四枚目

私の思い描いてきた輪郭が、目に浮かぶ。

幼い頃から夢に現れ続ける、彼女の姿。

恥じらった笑顔。私の方にそっと振り向いている、白いワンピースの女の子。とある夏の日の、輝かしい海の情景。

そこに、事実は何一つとして存在しない。

今までの人生で、海に行った事なんて一度もないのだから。

潮の香りというものが本当にしょっぱくて、瑞々しい感じがするのかどうか、私には見当も付かない。"海は青いものである"という事実ですら、疑わしく感じてしまう。

「——あなたって、本当に偏屈よね。」

かつての母は、私の誕生日にそう言い放った。

それは確か、父と別居する二日前の事だった。

「冷たくって、砂浜の石みたいに……。」

その言葉が意味する所は、今でもよく分からない。

目の前に存在する絵画のように、意味なんて物はそもそも無いのかもしれない。

——かつては緑色に輝く、潮の香り

この画家(アングラ・マイルドル)は、本当に海を見た事があるのだろうか。

明らかに矛盾している、絵画のタイトル。

なんの変哲もない青い海の水彩画は、元の意味が剥がれてしまって。
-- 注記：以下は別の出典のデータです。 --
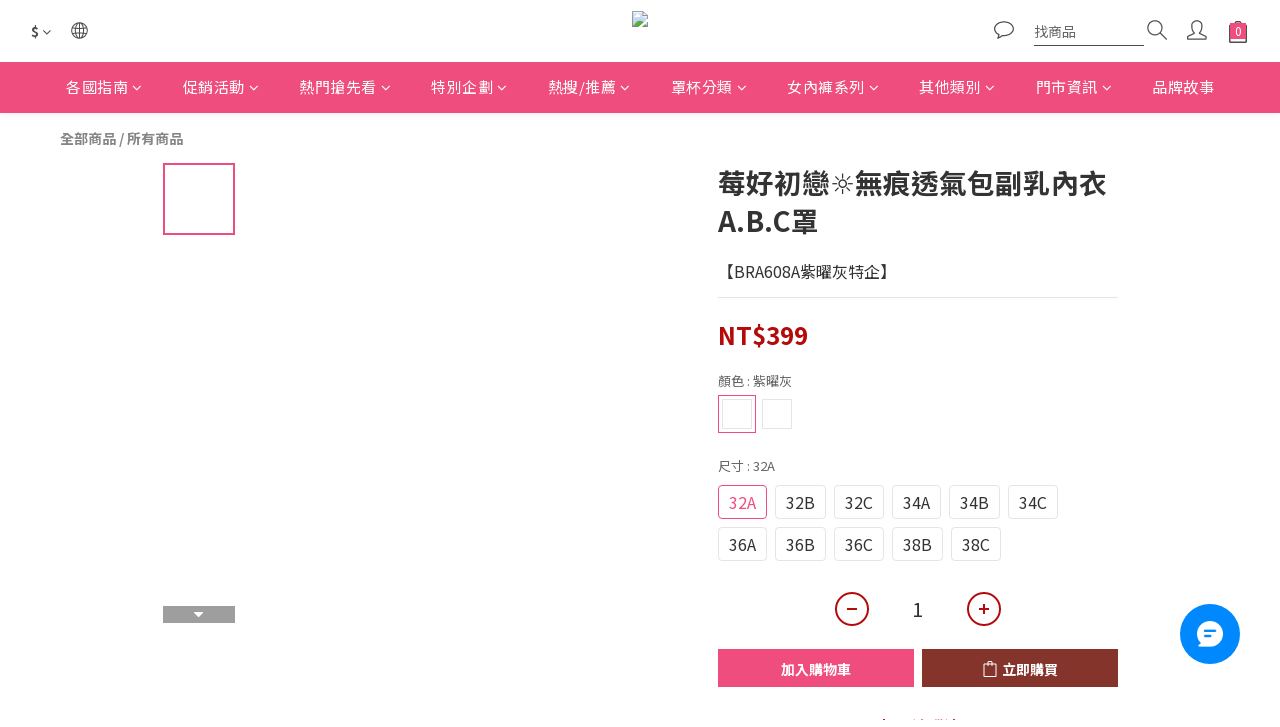

--- FILE ---
content_type: text/plain
request_url: https://www.google-analytics.com/j/collect?v=1&_v=j102&a=705550233&t=pageview&cu=TWD&_s=1&dl=https%3A%2F%2Fwww.yurubraglobal.com%2Fproducts%2Fbra608gr-clr&ul=en-us%40posix&dt=%E8%8E%93%E5%A5%BD%E5%88%9D%E6%88%80%E2%98%BC%E7%84%A1%E7%97%95%E9%80%8F%E6%B0%A3%E5%8C%85%E5%89%AF%E4%B9%B3%E5%85%A7%E8%A1%A3%20A.B.C%E7%BD%A9&sr=1280x720&vp=1280x720&_u=aCDAAEIJAAAAACAMI~&jid=1113255519&gjid=1713117980&cid=110071282.1768884693&tid=UA-97251078-1&_gid=1126837577.1768884696&_r=1&_slc=1&pa=detail&pr1id=BRA608A-GR-32A&pr1nm=%E8%8E%93%E5%A5%BD%E5%88%9D%E6%88%80%E2%98%BC%E7%84%A1%E7%97%95%E9%80%8F%E6%B0%A3%E5%8C%85%E5%89%AF%E4%B9%B3%E5%85%A7%E8%A1%A3%20A.B.C%E7%BD%A9&pr1ca=&pr1br=&pr1va=%E7%B4%AB%E6%9B%9C%E7%81%B032A&pr1pr=&pr1qt=&pr1cc=&pr1ps=0&z=1468800285
body_size: -451
content:
2,cG-T0PG7W5DGD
込められた意図を、読み取らざるを得なくなる。

私の性根が、真面目すぎるからだろうか。

裏に隠された意図を、つい考え込んでしまう。

夢で見続けている光景と、同じように。

彼女の立つ海辺はいつも、潮っぽい香りがする。

薄っすら感じる、絵の具の臭いではなく。

そして毎回、その顔を見る事が出来ずに夢から覚めてしまうのだ。

ボヤけた輪郭。交わしたはずの、二人の約束。

同じ夢を見続けるようになったのは、いつの日からの事だろう。

永遠と続く、合わせ鏡のように。

印象だけが、瞼の裏に残っている。

一度でもいいから、本当に会ってみたい。

そう思って、私は彼女の絵を描き続けているのだが。

目の前の画家も、その想いは同じだったのだろうか。

本当の所は、全く分からない。

解説も何も、一切を教えてくれない。

そもそも。何故、同じ絵画が二つ飾られているのだろう?

最初に見た海の水彩画と、ほとんど同じ構図・色彩。

こちらの絵には、不思議と誰も解説を加えていない。

どうして、こんな表題なのか?そして、いつ頃に描かれた物なのか?

誰も、私に説明をしてくれない。

私に向かって微笑んだ、彼女の顔の残影。